Python(2.5) reads an input file FASTER than pure C(Mingw)

N

n00m

Both codes below read the same huge(~35MB) text file.
In the file > 1000000 lines, the length of each line < 99 chars.

Stable result:
Python runs ~0.65s
C : ~0.70s

Any thoughts?


import time
t=time.time()
f=open('D:\\some.txt','r')
z=f.readlines()
f.close()
print len(z)
print time.time()-t
m=input()
print z[m]


#include <cstdio>
#include <cstdlib>
#include <iostream>
#include <ctime>

using namespace std;
char vs[1002000][99];
FILE *fp=fopen("D:\\some.txt","r");

int main() {
int i=0;
while (true) {
if (!fgets(vs,999,fp)) break;
++i;
}
fclose(fp);
cout << i << endl;
cout << clock()/CLOCKS_PER_SEC << endl;

int m;
cin >> m;
cout << vs[m];
system("pause");
return 0;
}
 
C

Carl Banks

Both codes below read the same huge(~35MB) text file.
In the file > 1000000 lines, the length of each line < 99 chars.

Stable result:
Python runs ~0.65s
C : ~0.70s

Any thoughts?

Yes.

Most of the dirty work in the Python example is spent in tight loop
written in C. This is very likely to be faster on Python on Windows
than your "C" example for several reasons:

1. Python is compiled with Microsoft's C compiler, which produces more
optimal code than Mingw.

2. The Python readline() function has been in the library for a long
time and has had time for many developers to optimize it's
performance.

3. Your "pure C" code isn't even C, let alone pure C. It's C++. On
most systems, the C++ iostream libraries have a lot more overhead than
C's stdio.

And, finally, we must not fail to observe that you measured these
times without startup, which is obviousy much greater for Python. (Of
course, we only need to point this so it's not misunderstood that
you're claiming this Python process will terminate faster than the C++
one.)


So, I must regrettably opine that your example isn't very meaningful.

import time
t=time.time()
f=open('D:\\some.txt','r')
z=f.readlines()
f.close()
print len(z)
print time.time()-t
m=input()
print z[m]

#include <cstdio>
#include <cstdlib>
#include <iostream>
#include <ctime>

using namespace std;
char vs[1002000][99];
FILE *fp=fopen("D:\\some.txt","r");

int main() {
int i=0;
while (true) {
if (!fgets(vs,999,fp)) break;
++i;
}
fclose(fp);
cout << i << endl;
cout << clock()/CLOCKS_PER_SEC << endl;

int m;
cin >> m;
cout << vs[m];
system("pause");
return 0;

}
 
N

n00m

fgets() from C++ iostream library???

I guess if I'd came up with "Python reads SLOWER than C"
I'd get another (not less) smart explanation "why it's so".
 
S

SL

n00m said:
import time
t=time.time()
f=open('D:\\some.txt','r')
z=f.readlines()
f.close()
print len(z)
print time.time()-t
m=input()
print z[m]


#include <cstdio>
#include <cstdlib>
#include <iostream>
#include <ctime>

using namespace std;
char vs[1002000][99];
FILE *fp=fopen("D:\\some.txt","r");

int main() {
int i=0;
while (true) {
if (!fgets(vs,999,fp)) break;
++i;
}


first of all I would rewrite the C loop to:

int main() {
int i=0;
while (fgets(vs,999,fp))
++i;
}

but I think that the difference comes from what you do in the beginning of
the C source:

char vs[1002000][99];

this reserves 99,198,000 bytes so expect a lot of cache trashing in the C
code!

Is there an implementation of f.readlines on the internet somewhere?
interested to see in how they implemented it.

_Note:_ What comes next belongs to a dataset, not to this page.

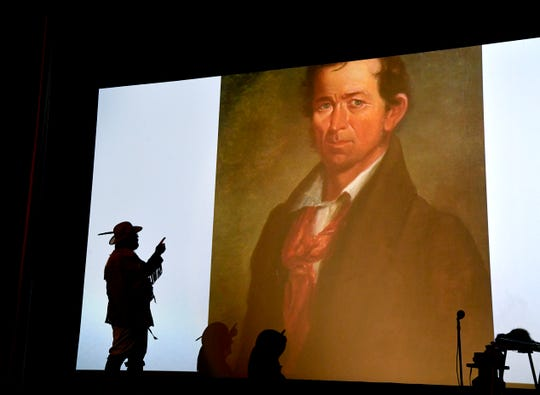 """Dr. Christopher Hull stands before a projection of his ancestor, Erastus """"Deaf"""" Smith on the screen of the Majestic Theatre. Hull was lecturing in Eastland Thursday about the Texas founding father."""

I'm pretty sure they did it
smarter than just reserve 100meg of data :)

fclose(fp);
cout << i << endl;
cout << clock()/CLOCKS_PER_SEC << endl;

int m;
cin >> m;
cout << vs[m];
system("pause");
return 0;
}
 
H

hdante

Both codes below read the same huge(~35MB) text file.
In the file > 1000000 lines, the length of each line < 99 chars.

Stable result:
Python runs ~0.65s
C : ~0.70s

Any thoughts?

import time
t=time.time()
f=open('D:\\some.txt','r')
z=f.readlines()
f.close()
print len(z)
print time.time()-t
m=input()
print z[m]

#include <cstdio>
#include <cstdlib>
#include <iostream>
#include <ctime>

using namespace std;
char vs[1002000][99];
FILE *fp=fopen("D:\\some.txt","r");

int main() {
    int i=0;
    while (true) {
        if (!fgets(vs,999,fp)) break;
        ++i;
    }
    fclose(fp);
    cout << i << endl;
    cout << clock()/CLOCKS_PER_SEC << endl;

    int m;
    cin >> m;
    cout << vs[m];
    system("pause");
return 0;

}


First try again with pure C code and compile with a C compiler, not
with C++ code and C++ compiler.
Then, tweak the code to use more buffering, to make it more similar
to readline code, like this (not tested):

#include <stdio.h>
#include <time.h>

char vs[1002000][100];
char buffer[65536];

int main(void) {
FILE *fp;
int i, m;
clock_t begin, end;
double t;

begin = clock();
fp = fopen("cvspython.txt", "r");
i = 0;
setvbuf(fp, buffer, _IOFBF, sizeof(buffer));
while(1) {
if(!fgets(vs, 100, fp)) break;
++i;
}
fclose(fp);
printf("%d\n", i);
end = clock();
t = (double)(end - begin)/CLOCKS_PER_SEC;
printf("%g\n", t);

scanf("%d", &m);
printf("%s\n", vs[m]);
getchar();
return 0;
}

Finally, repeat your statement again, if necessary.
 
N

n00m

char vs[1002000][99];

In the file 1001622(or so) records like phone number + f/l names.
So the reserving makes sense, i think. Populating of vector<string>
is by zillion times slower.


I was greatly surprised how fast it is. As a matter of fact, it's the
point
of my message here.

line?

It doesn't matter. All the same, reading of a current line stopped at
'\n'.
Big number 999(9999,99999,...) just ensures that each line is read up
to its end.

namespace.

I thought it's from <stdio.h>. Anyway, it does not matter. PS Thanx
for the code.


2All:
Origin of my "discovery" is from http://www.spoj.pl/ranks/SBANK/start=400
I never thought it can be done in Python (there are a couple of Py
solutions
even faster than mine) and without stuff like radix sort etc.
 
N

n00m

hdante:

I run your code quite a few times.
Its time = 0.734s.
Of mine = 0.703-0.718s.

PS All I have is an ancient Mingw compiler (~1.9.5v) in Dev-C++.
 
H

hdante

hdante:

I run your code quite a few times.
Its time = 0.734s.
Of mine = 0.703-0.718s.

PS All I have is an ancient Mingw compiler (~1.9.5v) in Dev-C++.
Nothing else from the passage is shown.